Exercise:
Rewrite the data below as a numbered list, one line per item, and leave out the blank lines.

Raw data:

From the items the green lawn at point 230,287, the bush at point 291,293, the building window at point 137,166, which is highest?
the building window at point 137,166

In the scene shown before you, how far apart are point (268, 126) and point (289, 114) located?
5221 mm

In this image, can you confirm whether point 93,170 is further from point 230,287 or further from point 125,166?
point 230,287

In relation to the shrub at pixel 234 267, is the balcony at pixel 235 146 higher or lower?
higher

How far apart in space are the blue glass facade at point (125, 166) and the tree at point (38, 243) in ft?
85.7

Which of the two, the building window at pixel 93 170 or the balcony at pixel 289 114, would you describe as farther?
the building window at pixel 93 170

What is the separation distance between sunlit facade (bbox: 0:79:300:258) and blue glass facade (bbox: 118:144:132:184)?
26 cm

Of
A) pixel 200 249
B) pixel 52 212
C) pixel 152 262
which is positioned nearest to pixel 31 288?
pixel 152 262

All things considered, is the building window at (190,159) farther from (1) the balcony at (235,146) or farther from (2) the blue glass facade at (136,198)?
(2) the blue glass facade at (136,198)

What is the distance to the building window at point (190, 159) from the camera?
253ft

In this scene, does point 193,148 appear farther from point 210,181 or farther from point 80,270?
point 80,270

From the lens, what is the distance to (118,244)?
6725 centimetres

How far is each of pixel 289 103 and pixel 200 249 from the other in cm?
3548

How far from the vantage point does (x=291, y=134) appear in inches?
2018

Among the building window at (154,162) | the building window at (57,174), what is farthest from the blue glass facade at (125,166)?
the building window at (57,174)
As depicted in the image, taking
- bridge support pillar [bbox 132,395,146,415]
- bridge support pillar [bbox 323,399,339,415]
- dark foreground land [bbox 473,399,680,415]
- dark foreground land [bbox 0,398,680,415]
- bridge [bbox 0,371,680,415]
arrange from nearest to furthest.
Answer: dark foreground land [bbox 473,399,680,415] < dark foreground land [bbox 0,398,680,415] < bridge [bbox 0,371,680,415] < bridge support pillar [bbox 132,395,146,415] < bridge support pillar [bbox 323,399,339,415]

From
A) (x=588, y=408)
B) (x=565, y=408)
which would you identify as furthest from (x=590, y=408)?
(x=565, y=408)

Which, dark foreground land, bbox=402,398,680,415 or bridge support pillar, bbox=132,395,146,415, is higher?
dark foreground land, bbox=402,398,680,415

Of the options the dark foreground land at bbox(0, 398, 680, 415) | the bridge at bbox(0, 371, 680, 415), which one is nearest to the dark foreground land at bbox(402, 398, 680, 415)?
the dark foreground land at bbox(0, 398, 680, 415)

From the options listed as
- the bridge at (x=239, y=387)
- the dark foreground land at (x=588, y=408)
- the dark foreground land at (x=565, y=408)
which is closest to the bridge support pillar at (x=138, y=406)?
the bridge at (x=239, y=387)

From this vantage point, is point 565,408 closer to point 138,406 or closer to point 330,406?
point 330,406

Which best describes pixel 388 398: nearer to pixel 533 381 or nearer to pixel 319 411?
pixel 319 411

Task solution:
1. From the items the green lawn at point 230,287, the bush at point 291,293, the building window at point 137,166, which is highest?
2. the building window at point 137,166
3. In the scene shown before you, how far apart are point (268, 126) and point (289, 114) located?
4. 5221 mm
5. In this image, can you confirm whether point 93,170 is further from point 230,287 or further from point 125,166?
6. point 230,287
7. In relation to the shrub at pixel 234 267, is the balcony at pixel 235 146 higher or lower?
8. higher
9. How far apart in space are the blue glass facade at point (125, 166) and the tree at point (38, 243) in ft?
10. 85.7
11. Which of the two, the building window at pixel 93 170 or the balcony at pixel 289 114, would you describe as farther?
12. the building window at pixel 93 170
13. What is the separation distance between sunlit facade (bbox: 0:79:300:258) and blue glass facade (bbox: 118:144:132:184)?
14. 26 cm
15. Of
16. A) pixel 200 249
17. B) pixel 52 212
18. C) pixel 152 262
19. which is positioned nearest to pixel 31 288?
20. pixel 152 262
21. All things considered, is the building window at (190,159) farther from (1) the balcony at (235,146) or farther from (2) the blue glass facade at (136,198)?
22. (2) the blue glass facade at (136,198)
23. What is the distance to the building window at point (190, 159) from the camera?
24. 253ft
25. In this scene, does point 193,148 appear farther from point 210,181 or farther from point 80,270?
26. point 80,270
27. From the lens, what is the distance to (118,244)?
28. 6725 centimetres
29. How far is each of pixel 289 103 and pixel 200 249 from the other in cm?
30. 3548
31. How far from the vantage point does (x=291, y=134) appear in inches?
32. 2018
33. Among the building window at (154,162) | the building window at (57,174), what is farthest from the blue glass facade at (125,166)?
34. the building window at (57,174)
35. As depicted in the image, taking
36. - bridge support pillar [bbox 132,395,146,415]
37. - bridge support pillar [bbox 323,399,339,415]
38. - dark foreground land [bbox 473,399,680,415]
39. - dark foreground land [bbox 0,398,680,415]
40. - bridge [bbox 0,371,680,415]
41. arrange from nearest to furthest.
42. Answer: dark foreground land [bbox 473,399,680,415] < dark foreground land [bbox 0,398,680,415] < bridge [bbox 0,371,680,415] < bridge support pillar [bbox 132,395,146,415] < bridge support pillar [bbox 323,399,339,415]
43. From
44. A) (x=588, y=408)
45. B) (x=565, y=408)
46. which would you identify as furthest from (x=590, y=408)?
47. (x=565, y=408)
48. Which, dark foreground land, bbox=402,398,680,415 or bridge support pillar, bbox=132,395,146,415, is higher?
49. dark foreground land, bbox=402,398,680,415
50. Of the options the dark foreground land at bbox(0, 398, 680, 415) | the bridge at bbox(0, 371, 680, 415), which one is nearest to the dark foreground land at bbox(402, 398, 680, 415)?
51. the dark foreground land at bbox(0, 398, 680, 415)
52. From the options listed as
53. - the bridge at (x=239, y=387)
54. - the dark foreground land at (x=588, y=408)
55. - the dark foreground land at (x=565, y=408)
56. which is closest to the bridge support pillar at (x=138, y=406)?
57. the bridge at (x=239, y=387)
58. From this vantage point, is point 565,408 closer to point 138,406 or closer to point 330,406?
59. point 330,406
60. Which best describes pixel 388 398: nearer to pixel 533 381 or nearer to pixel 319 411?
61. pixel 319 411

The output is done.